Прошедшее нельзя стереть.
Предупреждали: не глядеть,
Что за спиной, но страх глубок,
Из рук, дрожащих, сполз платок,
Неосторожно оглянулась.
И всё! Увязла. Не вернулась.
Сквозь коридор пробрался страх,
Навеки запер в зеркалах.
«Ден, что сегодня? Понедельник?».
«Как Вам угодно!». «Кыш, бездельник.
Вот бестолковый!», – хоть умён:
«Но может это только сон?
Я сплю и зал свечей мне снится?!
Но где же?! Где зеркал граница?!
Сидела перед зеркалом, свечами,
И вдруг мелькнуло что-то за плечами,
И стало надо мною нависать…
Как страшно вспоминать о тех мгновениях,
Забыла обо всех предупреждениях
И обернулась, броситься бежать».
Ни окон и ни выхода, ни входа,
Лишь коридор с заката до восхода,
Огромный, длинный, со свечами, зал
Из тысячей оплавленных зеркал.
Прошедшее нельзя стереть.
Предупреждали: не глядеть,
Что за спиной, но страх глубок,
Из рук, дрожащих, сполз платок,
Неосторожно оглянулась.
И всё! Увязла.
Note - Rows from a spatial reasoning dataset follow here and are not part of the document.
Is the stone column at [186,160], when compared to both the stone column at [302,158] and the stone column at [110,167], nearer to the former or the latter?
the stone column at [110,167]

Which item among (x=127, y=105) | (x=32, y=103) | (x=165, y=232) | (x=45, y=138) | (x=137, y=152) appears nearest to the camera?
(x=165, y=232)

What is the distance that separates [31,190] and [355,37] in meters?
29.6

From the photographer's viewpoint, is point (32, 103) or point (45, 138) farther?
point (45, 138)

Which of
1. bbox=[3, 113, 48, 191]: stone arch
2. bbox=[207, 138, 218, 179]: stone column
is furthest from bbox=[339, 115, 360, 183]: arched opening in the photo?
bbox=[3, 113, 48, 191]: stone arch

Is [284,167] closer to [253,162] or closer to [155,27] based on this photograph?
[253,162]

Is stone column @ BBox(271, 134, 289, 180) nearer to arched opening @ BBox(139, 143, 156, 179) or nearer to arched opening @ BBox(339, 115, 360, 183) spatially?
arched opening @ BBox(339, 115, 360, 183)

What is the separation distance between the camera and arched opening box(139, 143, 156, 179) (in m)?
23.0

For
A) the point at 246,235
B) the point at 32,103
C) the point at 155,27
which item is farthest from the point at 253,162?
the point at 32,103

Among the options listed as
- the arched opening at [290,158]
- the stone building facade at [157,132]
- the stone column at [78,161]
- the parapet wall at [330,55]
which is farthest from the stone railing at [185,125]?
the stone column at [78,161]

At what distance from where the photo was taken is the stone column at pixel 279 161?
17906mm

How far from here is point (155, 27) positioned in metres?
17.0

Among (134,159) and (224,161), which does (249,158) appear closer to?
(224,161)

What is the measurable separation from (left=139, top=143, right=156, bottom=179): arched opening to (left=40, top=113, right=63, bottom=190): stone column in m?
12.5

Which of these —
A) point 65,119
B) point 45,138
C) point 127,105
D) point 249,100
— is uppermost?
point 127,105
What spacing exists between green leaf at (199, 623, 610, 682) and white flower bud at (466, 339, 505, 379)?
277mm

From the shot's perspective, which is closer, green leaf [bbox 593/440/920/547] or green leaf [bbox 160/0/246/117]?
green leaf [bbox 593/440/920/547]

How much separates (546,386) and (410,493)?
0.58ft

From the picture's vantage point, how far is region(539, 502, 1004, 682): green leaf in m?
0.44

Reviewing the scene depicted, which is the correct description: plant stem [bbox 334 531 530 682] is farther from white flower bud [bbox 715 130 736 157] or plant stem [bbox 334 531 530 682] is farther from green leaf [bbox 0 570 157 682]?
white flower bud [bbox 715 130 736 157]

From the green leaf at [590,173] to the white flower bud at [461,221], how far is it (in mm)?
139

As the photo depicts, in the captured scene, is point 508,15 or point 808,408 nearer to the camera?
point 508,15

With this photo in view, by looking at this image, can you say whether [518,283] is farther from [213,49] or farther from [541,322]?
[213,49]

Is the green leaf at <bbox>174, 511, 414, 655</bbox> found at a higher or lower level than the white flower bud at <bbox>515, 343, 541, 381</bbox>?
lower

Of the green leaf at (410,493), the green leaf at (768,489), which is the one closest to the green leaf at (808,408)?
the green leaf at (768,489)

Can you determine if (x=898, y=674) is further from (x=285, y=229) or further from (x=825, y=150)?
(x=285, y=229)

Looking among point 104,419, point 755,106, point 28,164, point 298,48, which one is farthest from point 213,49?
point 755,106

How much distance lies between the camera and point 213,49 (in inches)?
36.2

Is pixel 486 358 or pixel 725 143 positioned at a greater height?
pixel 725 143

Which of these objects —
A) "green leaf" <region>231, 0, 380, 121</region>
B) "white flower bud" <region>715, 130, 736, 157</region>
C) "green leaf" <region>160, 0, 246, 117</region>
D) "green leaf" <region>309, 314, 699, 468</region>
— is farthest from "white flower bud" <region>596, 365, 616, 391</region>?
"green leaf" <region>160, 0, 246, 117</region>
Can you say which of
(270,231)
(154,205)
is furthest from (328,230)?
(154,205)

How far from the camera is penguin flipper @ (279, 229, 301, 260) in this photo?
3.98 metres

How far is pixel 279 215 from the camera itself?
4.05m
Не вернулась.
Сквозь коридор пробрался страх,
Навеки запер в зеркалах.
* * *
Сон вдруг нахлынул образами яркими
Из сновидений века, что минул.
Я снова шла под сводами и арками,
В ту комнату, где стол, стекло и стул.
В пещере пламенели блики алые,
В кровавый сумрак погружая зал,
Он шествовал, прикрыв глаза усталые,
И люд по стенам жался и дрожал.
А в комнатушке солнце заоконное,
Перегородка, с лампой за стеклом,
Признание, уже традиционное,
Как тяжко в одиночестве тугом.
Все просят, молят, каются формально,
Повсюду собираются толпой.
И ничего не сделать кардинально.
Но хоть бы краткий миг побыть собой,
Чтоб не бояться встретиться взгляд взглядом,
Или задеть нечаянно плечом,
Так хорошо сидеть спокойно рядом,
И говорить про всё и ни о чём.
Мгновения беседы иссякают,
Вновь плащ и трость, взгляд жёсткий в никуда…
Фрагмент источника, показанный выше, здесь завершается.